Soundtrack album by Bing Crosby
- Released: 1962
- Recorded: 1962
- Genre: Soundtrack, vocal
- Length: 31:54
- Label: Liberty

Bing Crosby chronology
| My Golden Favorites (1961) | The Road to Hong Kong: Original Soundtrack Album (1962) | Bing's Hollywood (set of 15 albums) (1962) |

= The Road to Hong Kong (soundtrack) =

The Road to Hong Kong is a 1962 soundtrack album issued by Liberty Records (No. LOM 16002) from the film of the same name. The film starred Bing Crosby, Bob Hope, Joan Collins and Robert Morley with cameos from Frank Sinatra, Dean Martin, Dorothy Lamour, Peter Sellers and David Niven. Robert Farnon conducted the music for the film. All the songs were written by Jimmy Van Heusen (music) and Sammy Cahn (lyrics). Robert Farnon wrote four orchestral pieces for the soundtrack and these are annotated in the listing.

**GIVEN INSTRUCTION A:**
Using the soundtrack album text, answer the following:
(i) How long is the album?
(ii) Which album precedes it in the Bing Crosby chronology?
(iii) Who conducted the music for the film?
**GIVEN INSTRUCTION B:** Revise the soundtrack album text by reproducing everything from "The Road to Hong Kong is" down to "in the listing.", with "cameos" replaced by "guest appearances".
**GIVEN INSTRUCTION C:** Pick up the soundtrack album text after its final sentence and continue it.

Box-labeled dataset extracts
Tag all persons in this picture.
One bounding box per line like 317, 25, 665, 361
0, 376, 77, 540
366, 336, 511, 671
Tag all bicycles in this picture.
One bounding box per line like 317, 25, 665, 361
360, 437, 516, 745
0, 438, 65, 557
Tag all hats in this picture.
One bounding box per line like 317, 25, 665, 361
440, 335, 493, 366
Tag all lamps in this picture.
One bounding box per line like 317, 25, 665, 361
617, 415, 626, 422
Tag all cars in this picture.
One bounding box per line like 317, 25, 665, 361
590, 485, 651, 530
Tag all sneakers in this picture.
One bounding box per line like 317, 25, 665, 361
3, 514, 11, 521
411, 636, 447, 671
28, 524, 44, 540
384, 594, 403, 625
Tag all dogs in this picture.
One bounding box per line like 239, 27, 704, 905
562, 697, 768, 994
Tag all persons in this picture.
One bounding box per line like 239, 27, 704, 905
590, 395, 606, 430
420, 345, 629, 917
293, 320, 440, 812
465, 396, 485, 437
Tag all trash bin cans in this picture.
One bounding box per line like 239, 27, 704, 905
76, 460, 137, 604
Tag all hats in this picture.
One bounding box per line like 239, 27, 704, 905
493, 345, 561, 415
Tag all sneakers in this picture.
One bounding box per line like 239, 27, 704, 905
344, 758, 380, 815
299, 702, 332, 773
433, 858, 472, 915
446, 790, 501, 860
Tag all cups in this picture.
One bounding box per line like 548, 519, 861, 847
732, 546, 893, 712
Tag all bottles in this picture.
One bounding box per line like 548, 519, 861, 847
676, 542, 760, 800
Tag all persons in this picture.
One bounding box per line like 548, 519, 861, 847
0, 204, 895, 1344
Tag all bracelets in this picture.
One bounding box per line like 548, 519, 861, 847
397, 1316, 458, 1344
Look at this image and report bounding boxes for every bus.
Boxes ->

**RESPONSE A:**
(i) 31:54
(ii) My Golden Favorites (1961)
(iii) Robert Farnon

**RESPONSE B:**
The Road to Hong Kong is a 1962 soundtrack album issued by Liberty Records (No. LOM 16002) from the film of the same name. The film starred Bing Crosby, Bob Hope, Joan Collins and Robert Morley with guest appearances from Frank Sinatra, Dean Martin, Dorothy Lamour, Peter Sellers and David Niven. Robert Farnon conducted the music for the film. All the songs were written by Jimmy Van Heusen (music) and Sammy Cahn (lyrics). Robert Farnon wrote four orchestral pieces for the soundtrack and these are annotated in the listing.

**RESPONSE C:**
Bing’s love ballad – “Let’s Not Be Sensible” includes a few lines from Joan Collins and in the film there is an abrupt interruption which curtails the song as Bing is about to sing “love”. The tracks for the film would probably have been recorded in September 1961 and one assumes a full version would have been laid down of “Let’s Not Be Sensible” prior to its subsequent editing. However, it seems that the original track was mislaid or erased and Bing had already returned to the USA by the time the LP was being prepared. The producer of the LP and the complementary single had no choice but to try to use the version employed in the film even though the ending was missing. The solution was to bring in Mike Sammes, a well known vocal arranger and backing singer, to sing the word “love”.

The entire album was included in the Sepia Records CD "The Road to Hong Kong / Say One for Me" (Sepia 1216) issued in 2013.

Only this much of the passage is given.